A produção de veículos em maio foi de 192,8 mil unidades, apenas 1% superior à de abril, de acordo com o último levantamento da Associação Nacional dos Fabricantes de Veículos Automotores (Anfavea). Na contramão, o licenciamento de 188,7 mil unidades em maio representou alta de 7,7% sobre o mês anterior, com destaque para os 11,5 mil caminhões, o melhor resultado do segmento desde dezembro de 2014.

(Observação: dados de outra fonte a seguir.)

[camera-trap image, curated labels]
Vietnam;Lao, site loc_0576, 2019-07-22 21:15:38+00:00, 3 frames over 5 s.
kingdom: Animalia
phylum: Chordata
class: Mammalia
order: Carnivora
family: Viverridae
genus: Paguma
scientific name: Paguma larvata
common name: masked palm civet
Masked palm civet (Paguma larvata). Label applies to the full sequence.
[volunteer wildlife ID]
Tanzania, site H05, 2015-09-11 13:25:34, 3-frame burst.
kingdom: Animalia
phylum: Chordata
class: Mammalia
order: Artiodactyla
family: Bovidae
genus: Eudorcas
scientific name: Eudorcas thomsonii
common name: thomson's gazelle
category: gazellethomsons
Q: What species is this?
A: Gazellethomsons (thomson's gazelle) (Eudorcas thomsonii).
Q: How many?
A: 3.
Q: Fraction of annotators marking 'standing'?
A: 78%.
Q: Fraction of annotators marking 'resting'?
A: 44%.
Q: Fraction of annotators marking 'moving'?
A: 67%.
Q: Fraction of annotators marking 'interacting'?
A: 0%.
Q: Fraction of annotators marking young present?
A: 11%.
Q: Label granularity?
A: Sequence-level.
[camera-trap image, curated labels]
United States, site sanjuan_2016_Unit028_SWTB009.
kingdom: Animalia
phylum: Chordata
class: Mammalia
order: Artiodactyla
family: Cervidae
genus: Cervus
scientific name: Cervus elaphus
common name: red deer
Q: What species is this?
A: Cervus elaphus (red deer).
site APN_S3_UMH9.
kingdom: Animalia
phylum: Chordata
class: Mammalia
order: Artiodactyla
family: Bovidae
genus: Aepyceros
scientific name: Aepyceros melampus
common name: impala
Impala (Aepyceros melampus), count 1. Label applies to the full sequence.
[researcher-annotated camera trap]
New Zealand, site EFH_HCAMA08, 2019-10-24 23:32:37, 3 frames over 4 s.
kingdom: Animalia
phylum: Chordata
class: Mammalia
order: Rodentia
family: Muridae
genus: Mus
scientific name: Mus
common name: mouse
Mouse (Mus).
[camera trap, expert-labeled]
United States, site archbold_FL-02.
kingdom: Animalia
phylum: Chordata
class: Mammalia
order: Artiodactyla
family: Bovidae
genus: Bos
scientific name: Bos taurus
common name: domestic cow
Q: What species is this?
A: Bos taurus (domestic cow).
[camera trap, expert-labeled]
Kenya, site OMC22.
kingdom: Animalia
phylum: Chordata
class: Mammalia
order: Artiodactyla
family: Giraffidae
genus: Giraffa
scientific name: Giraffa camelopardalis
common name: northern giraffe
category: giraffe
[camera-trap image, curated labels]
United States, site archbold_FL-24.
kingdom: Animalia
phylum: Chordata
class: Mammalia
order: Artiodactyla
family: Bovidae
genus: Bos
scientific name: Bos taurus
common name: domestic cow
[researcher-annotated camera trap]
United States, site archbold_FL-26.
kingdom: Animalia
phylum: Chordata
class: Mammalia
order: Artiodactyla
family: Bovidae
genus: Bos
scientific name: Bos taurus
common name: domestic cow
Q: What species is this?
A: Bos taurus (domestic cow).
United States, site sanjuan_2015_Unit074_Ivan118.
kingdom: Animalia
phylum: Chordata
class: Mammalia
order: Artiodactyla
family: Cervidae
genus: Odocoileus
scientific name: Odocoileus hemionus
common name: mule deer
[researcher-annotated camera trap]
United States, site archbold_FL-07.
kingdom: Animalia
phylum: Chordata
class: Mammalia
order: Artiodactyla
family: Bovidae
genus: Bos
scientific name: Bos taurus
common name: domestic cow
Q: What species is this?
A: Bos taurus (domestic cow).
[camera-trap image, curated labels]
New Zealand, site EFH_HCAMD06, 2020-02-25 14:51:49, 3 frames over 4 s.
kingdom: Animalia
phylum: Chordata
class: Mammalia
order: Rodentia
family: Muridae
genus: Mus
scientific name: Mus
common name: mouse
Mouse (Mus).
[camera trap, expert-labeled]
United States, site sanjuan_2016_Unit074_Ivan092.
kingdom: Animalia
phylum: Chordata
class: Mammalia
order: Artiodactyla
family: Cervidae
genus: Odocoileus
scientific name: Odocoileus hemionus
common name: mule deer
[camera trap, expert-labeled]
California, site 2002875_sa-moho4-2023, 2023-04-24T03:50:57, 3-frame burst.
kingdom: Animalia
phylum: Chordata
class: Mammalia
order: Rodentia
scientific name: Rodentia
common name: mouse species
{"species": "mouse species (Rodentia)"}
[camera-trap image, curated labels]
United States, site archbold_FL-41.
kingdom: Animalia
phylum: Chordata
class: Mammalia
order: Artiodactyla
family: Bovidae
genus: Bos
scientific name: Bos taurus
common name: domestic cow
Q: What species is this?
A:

Desde janeiro, o nível de produção oscila entre 190 mil e 200 mil, o que, segundo a entidade, revela uma espécie de “teto técnico” provocado não pela falta de demanda, mas pela crise global de fornecimento de semicondutores.
“Esse problema, que deve se alongar até os primeiros meses de 2022, é o responsável pelas paralisações temporárias de parte de nossas fábricas, algumas por períodos curtos, outras mais longos”, explica o presidente da Anfavea, Luiz Carlos Moraes, ressaltando que essa questão atinge vários setores industriais, mas o automotivo em especial.
Exportações
As exportações de veículos também são positivas: 37 mil veículos foram embarcados, 9,1% a mais que em abril. No acumulado dos cinco primeiros meses, os licenciamentos de veículos chegaram a 891,7 mil, e as exportações, a 166,6 mil.
Semicondutores
Em nota, o presidente da Anfavea opina que a crise dos semicondutores, com a produção quase toda concentrada na Ásia, é reveladora de um desafio que precisa ser enfrentado pelo Brasil como nação com visão de futuro.
“Estados Unidos e países da Europa captaram o sinal de alerta e já estão desenvolvendo políticas industriais no sentido de produzir localmente esses componentes eletrônicos, que são a base de toda a revolução tecnológica do 5G, internet das coisas, automação e outras já em curso”, afirma Luiz Carlos Moraes.